One of Camp Fire’s five strategic commitments is to promote environmental stewardship and action. We know we can’t be good stewards of our environment without another of our commitments: Advance diversity, equity, inclusion and access. We are committed to protecting our environment for everyone and enabling access to outdoor spaces for all.

Just like we integrate DEI work into our daily activities, Camp Fire integrates lessons about environmental stewardship into our programming, from the big issues (carbon footprints, climate change, food insecurity) to the local (daily conservation practices, caring for local natural spaces, working in community gardens).  We also have a partnership with Leave No Trace that helps us teach their Seven Principles for leaving a minimum impact when visiting outdoor areas.

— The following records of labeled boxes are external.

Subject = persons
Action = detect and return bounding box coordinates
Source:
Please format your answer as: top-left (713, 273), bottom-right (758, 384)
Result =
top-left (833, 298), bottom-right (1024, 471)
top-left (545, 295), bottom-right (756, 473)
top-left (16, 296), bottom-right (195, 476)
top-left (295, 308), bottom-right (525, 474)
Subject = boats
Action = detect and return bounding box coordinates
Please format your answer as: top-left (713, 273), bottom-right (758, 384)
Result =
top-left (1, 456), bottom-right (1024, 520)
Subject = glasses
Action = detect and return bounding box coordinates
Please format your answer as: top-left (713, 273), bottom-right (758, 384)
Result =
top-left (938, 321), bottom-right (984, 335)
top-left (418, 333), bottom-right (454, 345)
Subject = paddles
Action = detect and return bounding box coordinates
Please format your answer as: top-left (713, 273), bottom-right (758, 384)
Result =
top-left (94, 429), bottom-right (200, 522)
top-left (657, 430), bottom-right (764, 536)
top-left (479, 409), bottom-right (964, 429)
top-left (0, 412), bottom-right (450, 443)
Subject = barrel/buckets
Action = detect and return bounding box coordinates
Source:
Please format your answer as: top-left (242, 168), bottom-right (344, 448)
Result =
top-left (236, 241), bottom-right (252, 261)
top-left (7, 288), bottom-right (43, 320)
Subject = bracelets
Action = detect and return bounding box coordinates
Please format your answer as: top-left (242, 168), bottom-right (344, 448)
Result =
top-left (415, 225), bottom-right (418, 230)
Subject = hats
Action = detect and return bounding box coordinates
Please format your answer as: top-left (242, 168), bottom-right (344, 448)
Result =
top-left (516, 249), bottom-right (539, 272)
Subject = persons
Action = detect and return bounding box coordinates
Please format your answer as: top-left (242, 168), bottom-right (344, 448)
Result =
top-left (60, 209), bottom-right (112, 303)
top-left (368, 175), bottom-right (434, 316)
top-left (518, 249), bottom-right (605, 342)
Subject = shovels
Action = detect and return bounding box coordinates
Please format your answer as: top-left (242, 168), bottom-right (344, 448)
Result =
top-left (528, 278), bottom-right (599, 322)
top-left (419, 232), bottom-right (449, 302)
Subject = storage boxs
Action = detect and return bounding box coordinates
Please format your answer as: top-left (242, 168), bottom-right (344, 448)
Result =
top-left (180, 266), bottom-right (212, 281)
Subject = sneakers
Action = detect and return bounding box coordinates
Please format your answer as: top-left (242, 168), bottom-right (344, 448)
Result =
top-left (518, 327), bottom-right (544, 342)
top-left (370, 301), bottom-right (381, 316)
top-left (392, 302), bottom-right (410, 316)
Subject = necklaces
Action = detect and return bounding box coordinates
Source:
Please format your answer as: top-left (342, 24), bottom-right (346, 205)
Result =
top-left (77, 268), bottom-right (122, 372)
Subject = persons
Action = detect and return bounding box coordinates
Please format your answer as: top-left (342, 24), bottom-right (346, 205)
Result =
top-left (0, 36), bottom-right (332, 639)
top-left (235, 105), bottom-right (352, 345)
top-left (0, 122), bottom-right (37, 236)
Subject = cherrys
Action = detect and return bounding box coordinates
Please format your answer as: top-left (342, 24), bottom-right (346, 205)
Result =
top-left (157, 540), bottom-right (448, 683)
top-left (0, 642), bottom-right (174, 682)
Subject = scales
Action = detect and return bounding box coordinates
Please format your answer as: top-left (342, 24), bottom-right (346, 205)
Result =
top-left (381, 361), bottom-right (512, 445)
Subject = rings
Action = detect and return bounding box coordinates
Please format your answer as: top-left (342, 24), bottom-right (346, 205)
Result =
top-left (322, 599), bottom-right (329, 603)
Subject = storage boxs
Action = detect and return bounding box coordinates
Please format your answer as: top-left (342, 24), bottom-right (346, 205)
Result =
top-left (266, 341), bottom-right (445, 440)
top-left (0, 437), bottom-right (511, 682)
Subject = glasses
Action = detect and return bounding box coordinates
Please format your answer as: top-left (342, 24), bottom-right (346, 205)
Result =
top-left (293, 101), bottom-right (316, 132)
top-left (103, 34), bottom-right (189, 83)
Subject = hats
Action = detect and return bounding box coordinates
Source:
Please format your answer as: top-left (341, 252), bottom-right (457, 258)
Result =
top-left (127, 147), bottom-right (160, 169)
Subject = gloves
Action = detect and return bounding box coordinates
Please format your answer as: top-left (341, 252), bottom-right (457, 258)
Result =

Want to get more involved in environmental justice issues? Learn how to better steward the natural spaces around you? Find ways to extend outdoor access to more people?

Here are three things you can do this month to celebrate Earth Day and make some environmental justice moves: 

1. Learn about the nature gap

    • Read friend-of-Camp-Fire Quincy Henry’s Q&A blog post on environmental justice and Campfire Coffee’s efforts to make outdoor access more equitable in his community. “We want to eliminate cultural and financial barriers for people,” says Quincy. “We’ve set up a non-profit organization Campfire Explorers Club and our big picture vision with it is to ignite outdoor recreation in underserved communities by leveraging the ‘second use’ or ‘reuse’ economy.”
    • Did you know 74 percent of nonwhite people in the United States live in a “natured deprived” area (safe, nearby outdoor areas with clean water, clean air and wildlife)? Only 23 percent of white communities are nature deprived. Read this study by the Center for American Progress and the Hispanic Access Foundation to dive deep into the causes of this inequality (long-term racism, violent displacement, systematic segregation, and more) and suggestions for how to improve safe outdoor access for BIPOC, LGBTQ, disabled and low-income communities.
    • Learn from Dr. Camara Phyllis Jones’s lecture, Dismantling Racism in the Children and Nature Movementfrom last year’s Inside-Out Leadership Summit, put on by the Children & Nature Network. “The four key messages I hope you take home are: Racism exists. Racism is a system. Racism saps the strength of the whole society. And we can act to dismantle racism,” Dr. Jones says.

 

 

2. Find a safe Earth Day 2021 activity near you. 

 

 

3. Talk to the kids in your life about environmental justice.

    • Use outdoor time and Earth Day activities to have a deeper back-and-forth about who has access to natural spaces. The Children & Nature Network has curated an extensive collection of resources to help guide nuanced, age-appropriate conversations about the interconnected topics of racism, able-ism, inequitable access to nature, and climate change.